• **Given passage**

▽

The EQUALISE study, funded by NIHR and led by the University of Cambridge, explored what types of interventions in general practice increase or decrease inequalities among people with, or at risk of, cardiovascular disease, cancer, diabetes and/or chronic obstructive pulmonary disease. A realist review was carried out to identify for whom these interventions and aspects of care work best, why, and in what circumstances.
We identified five guiding principles for designing equitable primary care:
- Connected: Interventions and services should be understood, designed, and delivered as connected components of coordinated action against health inequalities.
- Intersectional: Care should adopt an intersectional perspective to account for the different impact of services and interventions among patients according to their circumstances and experience of (multiple) disadvantage.
- Flexible: Care delivery should be flexible enough to make allowances for different patient needs and preferences in terms of time, accessible communication, location, and provided support.
- Inclusive: We need to cultivate an organisational culture that is less western-centric and normative to ensure that people are not excluded due to wrong assumptions about who they are, what they need, and how they ‘should’ behave.
- Community-centred: Everybody involved in care should have a say in how it is conceived, (re)designed, and delivered including clinical and non-clinical members of staff, patients, and their networks.
These guiding principles cut across four action areas: structural, cultural, interpersonal and disciplinary.
At the heart of these principles is the acknowledgement that understanding and addressing the unequal distribution of power is fundamental.

△

• **Extracted information**
▽

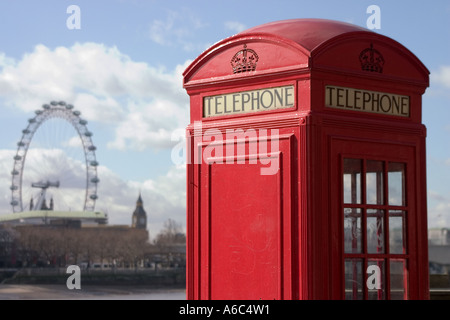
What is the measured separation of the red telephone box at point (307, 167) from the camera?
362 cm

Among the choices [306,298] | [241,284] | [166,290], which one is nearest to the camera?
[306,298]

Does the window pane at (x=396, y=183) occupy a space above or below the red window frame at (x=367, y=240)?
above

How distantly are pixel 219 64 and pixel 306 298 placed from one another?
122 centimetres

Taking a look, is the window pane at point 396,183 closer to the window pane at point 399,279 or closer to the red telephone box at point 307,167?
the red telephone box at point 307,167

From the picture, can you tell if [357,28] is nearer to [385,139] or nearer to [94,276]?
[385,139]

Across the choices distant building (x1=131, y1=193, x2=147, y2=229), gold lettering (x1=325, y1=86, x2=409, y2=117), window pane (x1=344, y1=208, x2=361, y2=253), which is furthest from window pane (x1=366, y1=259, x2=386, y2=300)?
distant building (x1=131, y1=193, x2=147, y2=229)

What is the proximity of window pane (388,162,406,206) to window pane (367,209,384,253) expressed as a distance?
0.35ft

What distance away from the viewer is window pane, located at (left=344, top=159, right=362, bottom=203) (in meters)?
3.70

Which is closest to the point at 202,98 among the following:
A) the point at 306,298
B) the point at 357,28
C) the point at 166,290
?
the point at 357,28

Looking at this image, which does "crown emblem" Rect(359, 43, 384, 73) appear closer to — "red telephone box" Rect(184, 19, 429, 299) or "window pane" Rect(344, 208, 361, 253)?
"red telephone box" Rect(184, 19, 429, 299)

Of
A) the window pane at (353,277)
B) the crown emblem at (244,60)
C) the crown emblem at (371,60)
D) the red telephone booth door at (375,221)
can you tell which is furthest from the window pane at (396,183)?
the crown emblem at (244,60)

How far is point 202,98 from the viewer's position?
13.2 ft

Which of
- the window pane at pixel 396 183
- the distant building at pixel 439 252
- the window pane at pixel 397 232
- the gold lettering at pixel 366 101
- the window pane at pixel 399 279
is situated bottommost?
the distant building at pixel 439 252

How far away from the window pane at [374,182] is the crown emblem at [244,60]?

△

• **To do**
[1] List the names of the guiding principles for designing equitable primary care given in the EQUALISE text.
[2] According to the EQUALISE text, which university led the study?
[3] Reproduce the part of the EQUALISE text between "- Intersectional: Care" and "and their networks.", inclusive.

• **Answers to each task**
[1] Connected, Intersectional, Flexible, Inclusive, Community-centred

[2] The University of Cambridge

[3]
- Intersectional: Care should adopt an intersectional perspective to account for the different impact of services and interventions among patients according to their circumstances and experience of (multiple) disadvantage.
- Flexible: Care delivery should be flexible enough to make allowances for different patient needs and preferences in terms of time, accessible communication, location, and provided support.
- Inclusive: We need to cultivate an organisational culture that is less western-centric and normative to ensure that people are not excluded due to wrong assumptions about who they are, what they need, and how they ‘should’ behave.
- Community-centred: Everybody involved in care should have a say in how it is conceived, (re)designed, and delivered including clinical and non-clinical members of staff, patients, and their networks.